=== Texte d'étude ===

_____

Graduel du XIIIe siècle – Apt, Trésor de la cathédrale ms. n°6
Le graduel contient les chants pour la messe. Les neumes sont d'origine
aquitaine, notés sur des lignes gravées « à la pointe sèche » et sur
une ligne rouge, la ligne de fa, ce qui permet une parfaite lisibilité
de la mélodie. Les chants de la messe en l'honneur de sainte Lucie sont
notés sur des folios 108r-v.: l'introït Dilexisti iusticiam
(mode de sol) qui accompagne l'entrée solennelle du célébrant, le graduel
Dilexisti iusticiam avec le verset Propterea unxit te Deus
(mode de sol), l'Alleluia Diffusa est gracia (mode de fa), l'offertoire
Offerentur regi uirgines (mode de ré) et la communion Diffusa
est gracia (mode de fa). Ces chants font partie de l'office des
vierges, presque tous les textes étant empruntés au psaume 44.
L'offertoire a été complété à l'aide d'un autre manuscrit aquitain, le
graduel de Saint-Yrieix (Paris, BNF lat. 903) du XIe siècle, d'où
proviennent les versets Eructauit cor meum et Adducentur in
leticia ainsi que les prosules Lucis auctor et celsa
laudes et Virginales resonemus iugiter laudes, ajoutées
après le dernier verset pour rendre le chant encore plus solennel.
Recueil du XIVe siècle – Apt, Trésor de la cathédrale ms. n°16 bis
Ce recueil contient quarante-huit œuvres de l'ars nova et de l'ars
subtilior écrites au XIVe siècle. Les compositions témoignent du
rayonnement et de la magnificence artistique de la chapelle pontificale
d'Avignon. Comme dans la plupart des manuscrits de cette époque, les
différentes polyphonies du manuscrit sont écrites en parties séparées.
La notation musicale des hymnes est caractéristique du début de l'ars
nova (1320) selon le rythme, les notes de ( musique sont isolées,
regroupées par deux ou trois et représentées par un simple trait. La
plupart du temps, la musique est notée à l'encre noire. Dans la messe
de sainte Lucie ont été inclus deux hymnes strophiques à trois voix: Ave
maris stella et Jhesu corona uirginum.
Kristin Hoefener
La chapelle pontificale au XIVe siècle et le
manuscrit d'Apt
Dans l'histoire musicale de la papauté, le XIVe siècle marque un
tournant majeur dont témoignent le manuscrit n°16 bis du Trésor de la
cathédrale d'Apt et le répertoire polyphonique qu'il contient.

_____

=== Données fournies ===
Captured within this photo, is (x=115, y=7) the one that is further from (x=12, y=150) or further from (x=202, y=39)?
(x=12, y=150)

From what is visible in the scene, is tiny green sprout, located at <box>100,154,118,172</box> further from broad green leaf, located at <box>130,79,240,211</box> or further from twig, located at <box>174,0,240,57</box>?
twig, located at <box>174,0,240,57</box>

_____

=== Exercice A ===
Réécrivez le passage du texte sur les manuscrits d'Apt allant de « La notation musicale » à « polyphonique qu'il contient. », en remplaçant « encre noire » par « encre rouge ».
=== Exercice B ===
Indiquez si chacune des affirmations suivantes concorde avec le texte sur les manuscrits d'Apt, en répondant par oui ou par non et en citant les mots décisifs du texte.
(i) Le graduel du XIIIe siècle contient les chants pour la messe.
(ii) Le recueil du XIVe siècle réunit cinquante œuvres.
(iii) L'offertoire Offerentur regi uirgines est en mode de sol.
La liste provient d'une autre source que le texte.

=== Réponse complète A ===
La notation musicale des hymnes est caractéristique du début de l'ars
nova (1320) selon le rythme, les notes de ( musique sont isolées,
regroupées par deux ou trois et représentées par un simple trait. La
plupart du temps, la musique est notée à l'encre rouge. Dans la messe
de sainte Lucie ont été inclus deux hymnes strophiques à trois voix: Ave
maris stella et Jhesu corona uirginum.
Kristin Hoefener
La chapelle pontificale au XIVe siècle et le
manuscrit d'Apt
Dans l'histoire musicale de la papauté, le XIVe siècle marque un
tournant majeur dont témoignent le manuscrit n°16 bis du Trésor de la
cathédrale d'Apt et le répertoire polyphonique qu'il contient.

=== Réponse complète B ===
(i) Oui : « Le graduel contient les chants pour la messe. »
(ii) Non : « Ce recueil contient quarante-huit œuvres de l'ars nova et de l'ars subtilior »
(iii) Non : « l'offertoire Offerentur regi uirgines (mode de ré) »